───── GIVEN TEXT
There was a second time when someone tried to poison me. The master weaver just threw my plate as I was about to eat. She could feel it, and see that something was wrong in my plate. I said, “Why did you do that?” “If I don’t do that, you’re going to die,” she said. “If you don’t believe me, I’m going to feed your rice to the dog.” True enough, the dog died. It turned blue. I felt sorry for the dog but she was trying to prove her point. These stories, are just misfortunes that come with the work.
O: You are positioned here as an intermediary of knowledge. Even just now, you asked us if we believe in black magic and you were apprehensive. But you also deal with people like Palgrave MacMillan.
WJ: I don’t write anything like that!
[laughs]
WJ: There are two sides of me. When I am writing my academic paper, it’s really an anthropological write-up. I don’t put myself as part of the experience, I just see whatever I’ve seen and experienced as part of my observations. So that’s why I take a long time to write – it’s very hard to filter. As an indigenous person writing about indigenous knowledge, it’s even harder. Sometimes I cannot see the boundaries of this kind of knowledge – whether I should include it or not, whether I’m crazy to include it. I’m writing strictly based on anthropological observations and experiences.
O: Do you practice anthropology differently?
WJ: Of course, I also bring my own research values into a project. I always ask myself, “When I am communicating with them, am I interviewing them?” Especially with this kind of research, I can’t be bringing my papers. So when I interview, I just put my handphone on, and I tell them that I am recording them, I am doing research. But the way I do research is a form of learning with my “subjects”.. Not from you, but with you. There are certain words you use in their particular language. If you say, “I want to learn from you,” they will not share. Say, “I want to learn with you.”
O: So this relationship is not purely extractive. They are also coming to you to ask you what certain patterns mean.
WJ: Yes, yes. They also learn how to teach from me: It’s a kind of exchange of knowledge. When I started to get involved in the production of pua kumbu, especially in the aspect of product and design development, fixer and colour development and all this based on research, the other anthropologists were saying to me “You are not a real anthropologist because you are intervening on their practices and lives. As an anthropologist, you are supposed to leave your subject matters as they are.” But when I engage with this community, I want to gauge their acceptance and reaction towards new ideas toward conserving intangible knowledge, and to develop further so that it does not die with them. So I stage in this community: I was introducing different methods of learning and teaching textiles. I interrupt their traditional way of passing down knowledge. I started to have video tutorials, and created a space where younger ones could communicate with the weavers. They are being given a frame to practice.
──────────
## EXERCISES
1. Repeat the part of the pua kumbu interview between "O: You are positioned" and "like Palgrave MacMillan.", inclusive.
2. Pick up the pua kumbu interview after its last sentence and keep it going.
The data that comes next has no connection to the pua kumbu interview.
───── SUPPLIED DATA
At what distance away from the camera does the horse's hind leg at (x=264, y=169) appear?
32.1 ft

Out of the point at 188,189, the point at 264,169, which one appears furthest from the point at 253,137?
──────────
## EXPECTED RESULTS
1.
O: You are positioned here as an intermediary of knowledge. Even just now, you asked us if we believe in black magic and you were apprehensive. But you also deal with people like Palgrave MacMillan.

2.
I also established a one-stop weaving learning hub at the longhouse, so that other weavers from other regions can come and stay for a week or two. I also introduced workshops to give accounting literacy, because when they sell their product, they always get cheated. When they get commissioned, they often get cheated as well. They are very vulnerable and have been exploited to the highest level. That’s why I put in this structure, so they are taken care of and there is conservation work which is truly a work on conservation: not merely in their art, but also on themselves and the way they think. And also, I give values to their work, in the sense of monetary cash and… I set up, ok. In the beginning, when you are weaving you should not be charging as much as the higher ones because that will create jealousy. You have to understand that. So what I did with them was that with all the weavers, we categorised the designs from 1 to 10.
O: Right, so you’re using their own scale.
WJ: Right. So there are different prices. When new weavers saw that kind of level, they dare not weave it because they know they can’t. When they see the kind of prices for the higher levels, it encourages them to learn more. So those kinds of things didn’t exist before. When I first met them, there was so much friction, and this friction was caused by two aspects: the competition in pua kumbu weaving, which has been implemented since the 1980s by Sarawak Atelier Society with the state government, with Sarawak Craft Council. It created conflict and jealousy among the top weavers. The most skillful weavers, the top weavers with the most beautiful designs never won because they were not on good terms with the jury. The jury always comes from the same region, so only people from the same region would win the competition. So instead of working together, they became enemies.
O: What was the relationship like before the competitions started?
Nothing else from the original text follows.